Fact 20: Pugs don’t swim well
True. Pugs, like all dogs, are able to swim. However, because of their breathing problems, they need frequent rests and cannot swim far or for very long.
Canine Hydrotherapy is a controlled swim with a veterinary professional that can provide huge health benefits, and has all the fun of swimming, without the risk!
Fact 21: Pugs are meant to be lap dogs
There’s no doubt that the breed conformation for Pugs makes them relatively intolerant to exercise and heat, making them suitable and sedate indoor companions.
In addition, their friendly nature and small stature would seem to make them ideal lap dogs.
However, just because they are small and physically limited doesn’t mean they don’t want to run around like a healthier dog! In fact, they are more excitable than most! It is up to the owner to make sure the Pug gets enough rest, but also enough stimulation and exercise to ensure a happy life.
Unfortunately, it can be extremely challenging to match the Pug’s rampant enthusiasm with its diminished physical capabilities.
Fact 22: The Pug breed is a miniature Bulldog
Apart from their similar physical appearance, there is no conclusive evidence that the Pug dog originated from the Bulldog.
Instead it is most likely a close relative of the Mastiff. Both Pug and Mastiff breeds originated in China, before the Bulldog breed was developed.
Is A Pug Right For Me?
Pugs are popular for many reasons, including their human-like faces. There’s no doubt that they can make a loving addition to any family. However, a Pug’s appearance is directly responsible for a whole host of health concerns related to this breed.
The deliberate breeding of dogs with known serious health complaints is immoral and we can do our part to stop it by never buying a Pug from a breeder.
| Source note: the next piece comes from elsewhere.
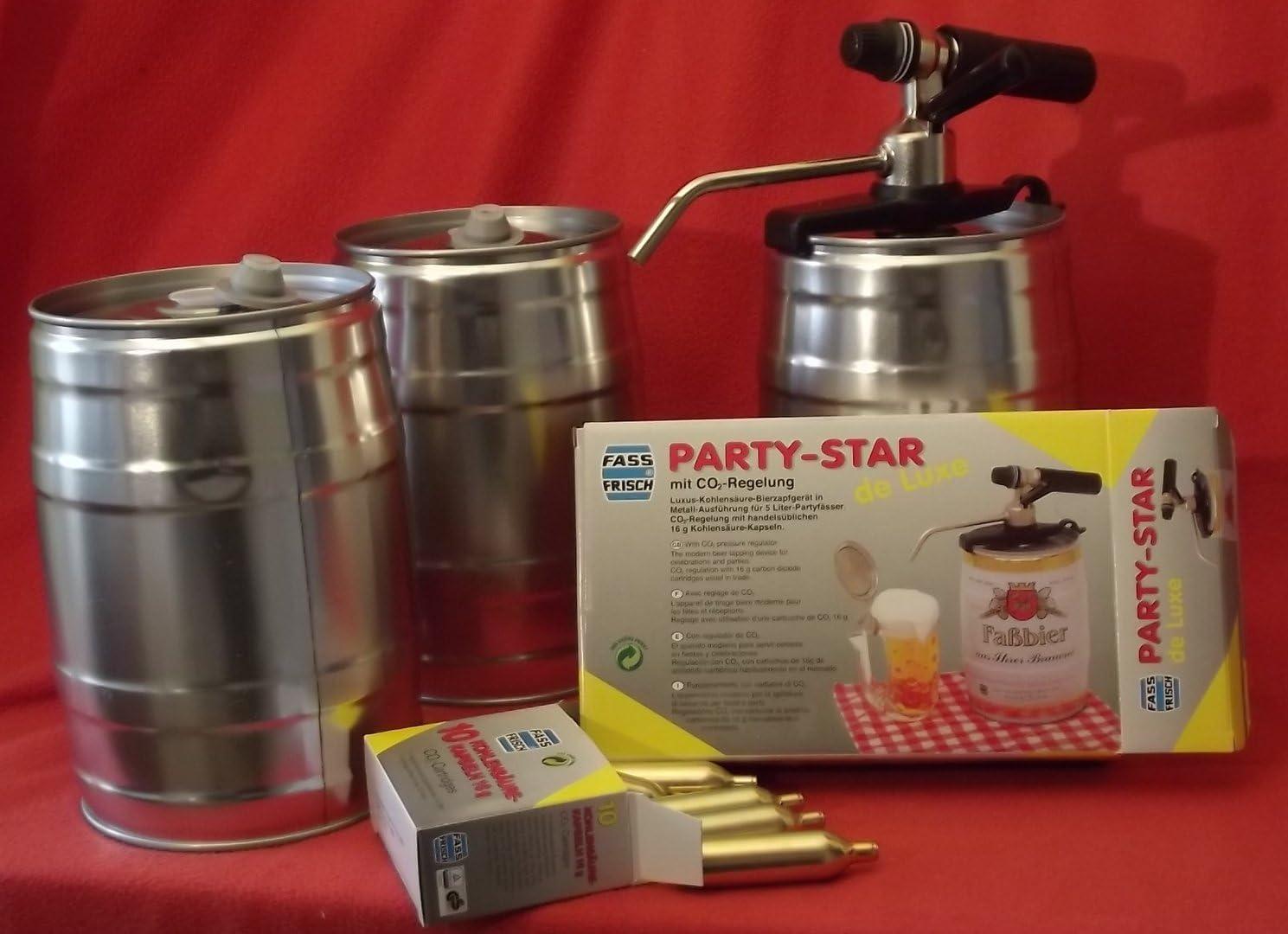3 barriles para fiestas (vacíos, 5 L, incluye dispensador Party Star de Luxe y 10 cartuchos de CO2, para cerveza casera)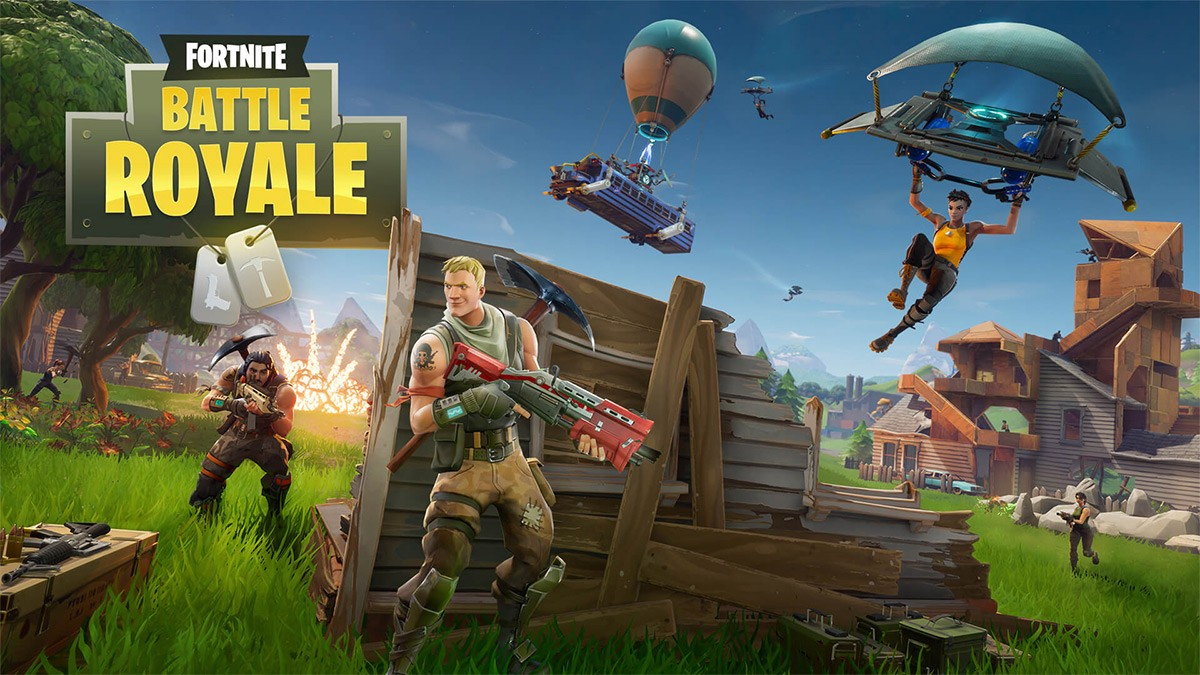 How To Download Fortnite Mobile Apk For Android Apkmody Medium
If your heart is set on this breed, consider rescuing an adult. Otherwise, you might like to try the similarly sized Border Terrier or Fox Terrier, or the similarly good-natured Beagle or Greyhound, none of which have serious health problems inherent in their breeds.
References and Resources
Cordy, D. R. et al. “A Necrotizing Meningoencephalitis of Pug Dogs,” Veterinary Pathology.
Cortinovis, C. et al. “Household Food Items Toxic to Dogs and Cats,” Frontiers in Veterinary Science.
Greer K. A. et al. “Heritability and transmission analysis of necrotizing meningoencephalitis in the Pug,” Research in Veterinary Science.
Levine, J.M. et al. “Epidemiology of Necrotizing Meningoencephalitis in Pug Dogs,” Journal of Veterinary Internal Medicine.
Roedler, F. S. et al. “How does severe brachycephaly affect dog’s lives? Results of a structured preoperative owner questionnaire,” The Veterinary Journal.
Sagar, R.S et al. “Surgical Management of Traumatic Proptosis in a Pug,” Intas Polivet.
Serpell, J. A et al. “Dog Breeds and Their Behavior”
Swainston-Goodger, W. “The Pug-Dog – Its History and Origin,” Read Books Ltd.
Wong, E. 2011. “Swim to Recovery: Canine Hydrotherapy Healing,” Veloce Publishing Ltd.